Bullying didn't do as much psychological harm to me as it does to many people. I'm wired odd to start with. But it still hurt me, and I tend to be far more resistant and stoic in the face of almost every kind of harm than anyone else I know. I can't imagine being a normal person and facing that. It would be a kind of Hell on Earth I think. I am already teaching my daughter how to stand up for herself and others with far less violence than I used. I just wish all parents would do that. Bullying of any flavor is harmful, how much and which kind is worse just depends on how the recipient is built. Some endure the physical better, some endure the mental better, some can take a lot, some can't handle any. Sadly, most true bullies, the instigators and the pack leaders, are all victims themselves lashing out. It doesn't make it okay, but it does help illuminate the solutions. Stop it every time, and help the bullies find a better way to face their demons.

## Job item A:
Please format the listing below as a numbered list, skipping any blank lines and omitting the pictures.
The listing that comes next is unrelated to the passage on bullying.

## Provided material:
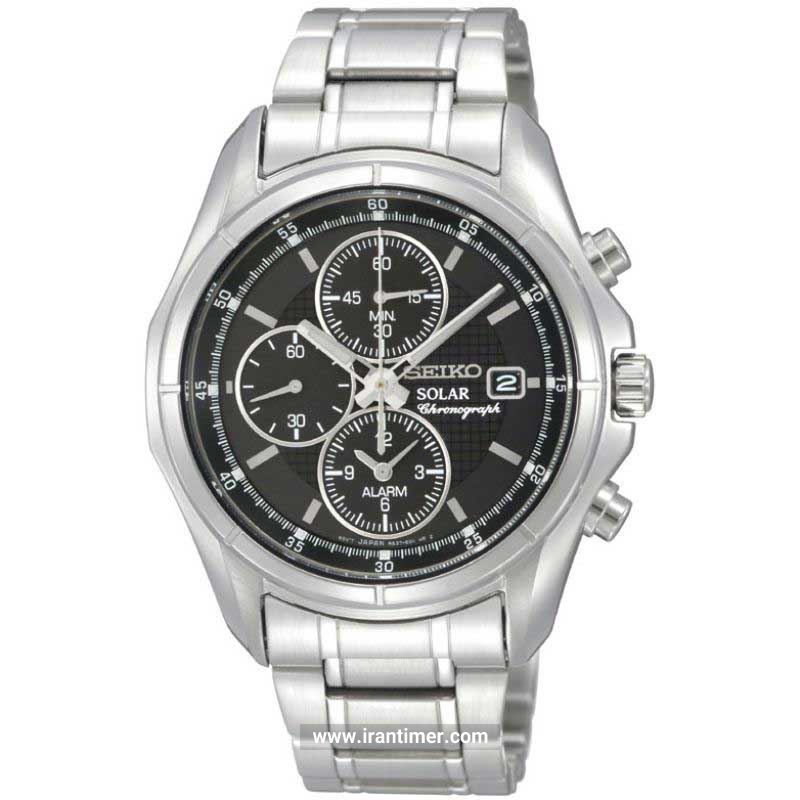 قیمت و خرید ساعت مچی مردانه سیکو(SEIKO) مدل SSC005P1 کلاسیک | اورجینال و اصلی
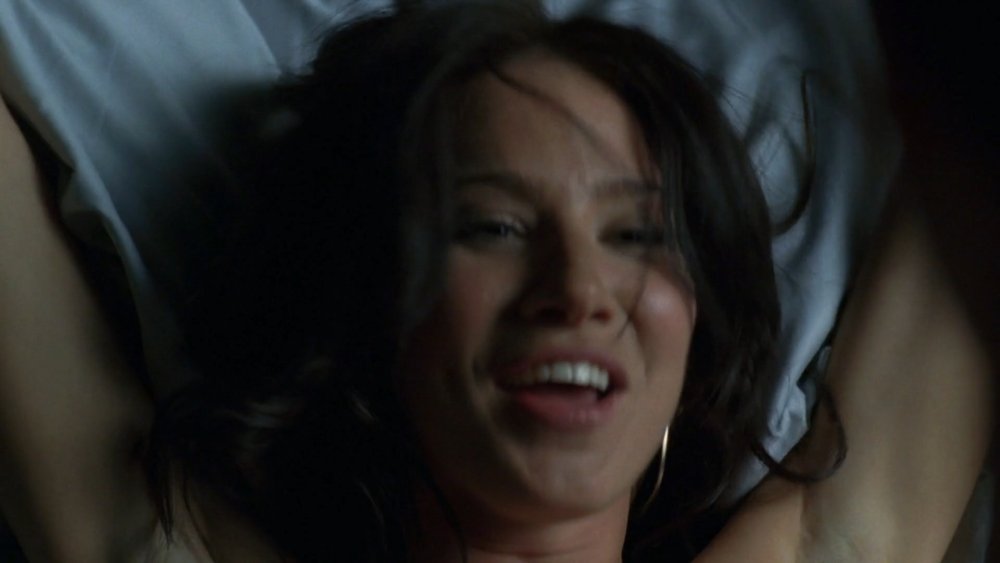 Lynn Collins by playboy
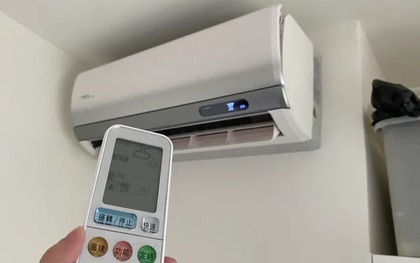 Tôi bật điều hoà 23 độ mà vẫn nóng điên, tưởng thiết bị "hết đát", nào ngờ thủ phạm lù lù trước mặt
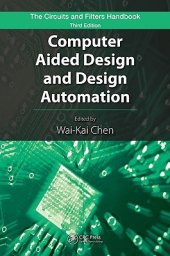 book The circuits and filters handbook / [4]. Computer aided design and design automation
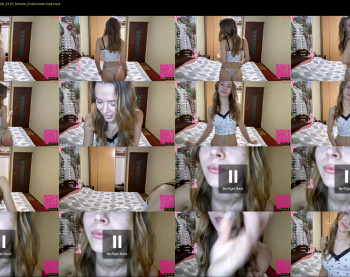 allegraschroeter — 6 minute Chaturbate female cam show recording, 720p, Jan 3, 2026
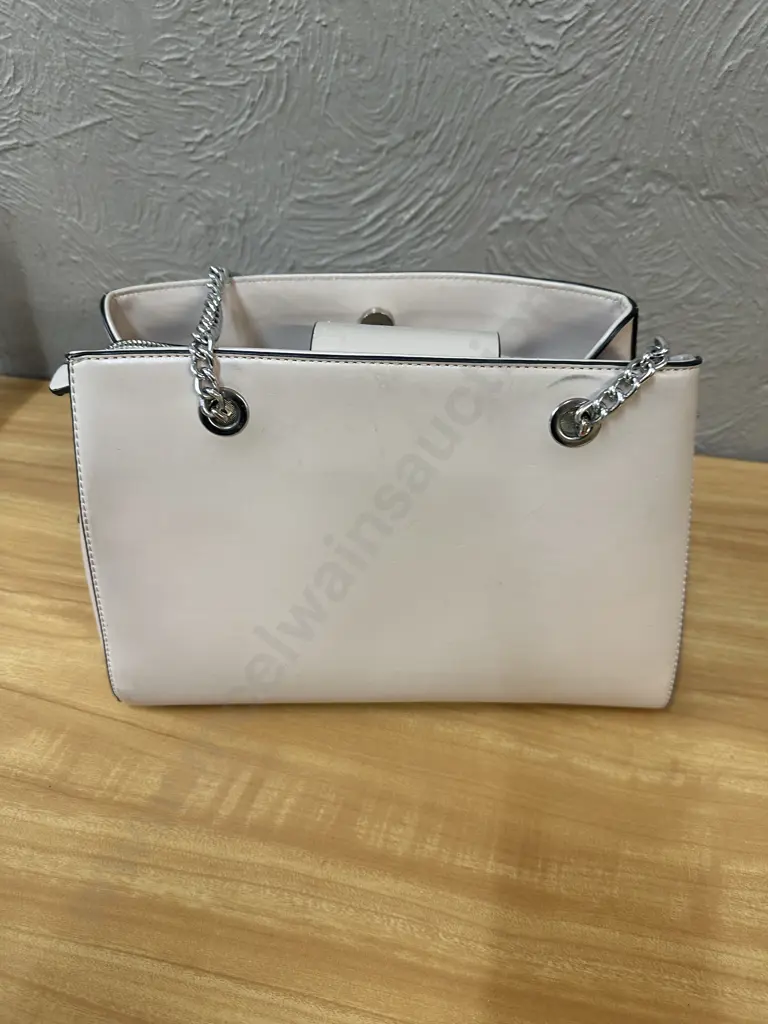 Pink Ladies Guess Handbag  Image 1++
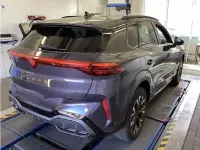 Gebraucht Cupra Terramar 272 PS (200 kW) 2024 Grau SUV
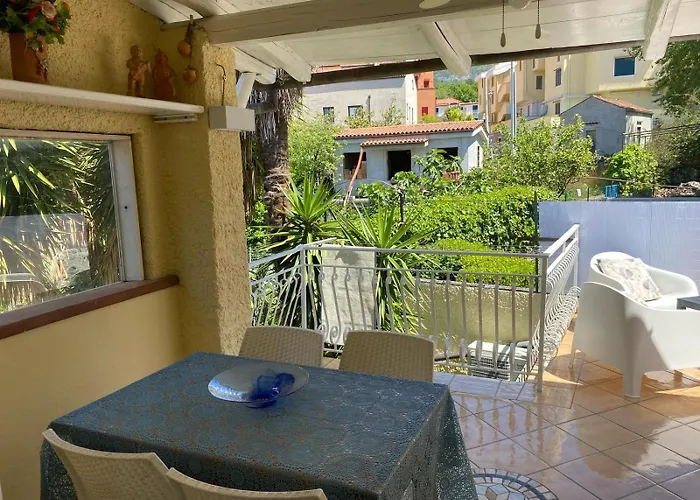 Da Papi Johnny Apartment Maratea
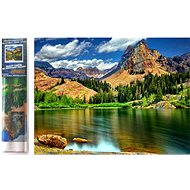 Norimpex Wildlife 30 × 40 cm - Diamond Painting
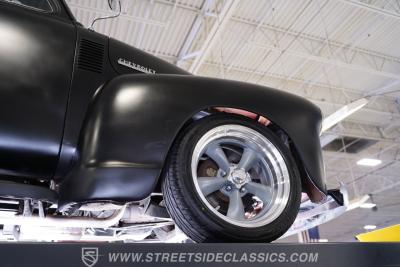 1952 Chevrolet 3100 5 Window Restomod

## Job item B:
Summarize the passage on bullying in two sentences.

## Written solution A:
1.  قیمت و خرید ساعت مچی مردانه سیکو(SEIKO) مدل SSC005P1 کلاسیک | اورجینال و اصلی
2.  Lynn Collins by playboy
3.  Tôi bật điều hoà 23 độ mà vẫn nóng điên, tưởng thiết bị "hết đát", nào ngờ thủ phạm lù lù trước mặt
4.  book The circuits and filters handbook / [4]. Computer aided design and design automation
5.  allegraschroeter — 6 minute Chaturbate female cam show recording, 720p, Jan 3, 2026
6.  Pink Ladies Guess Handbag  Image 1++
7.  Gebraucht Cupra Terramar 272 PS (200 kW) 2024 Grau SUV
8.  Da Papi Johnny Apartment Maratea
9.  Norimpex Wildlife 30 × 40 cm - Diamond Painting
10.  1952 Chevrolet 3100 5 Window Restomod

## Written solution B:
The writer says bullying did less psychological harm to them than it does to many people but still hurt, and they are teaching their daughter to stand up for herself and others with far less violence than they used. Bullying of any kind is harmful, with the degree depending on how the recipient is built, and since most true bullies are victims themselves lashing out, it should be stopped every time while the bullies are helped to find a better way to face their demons.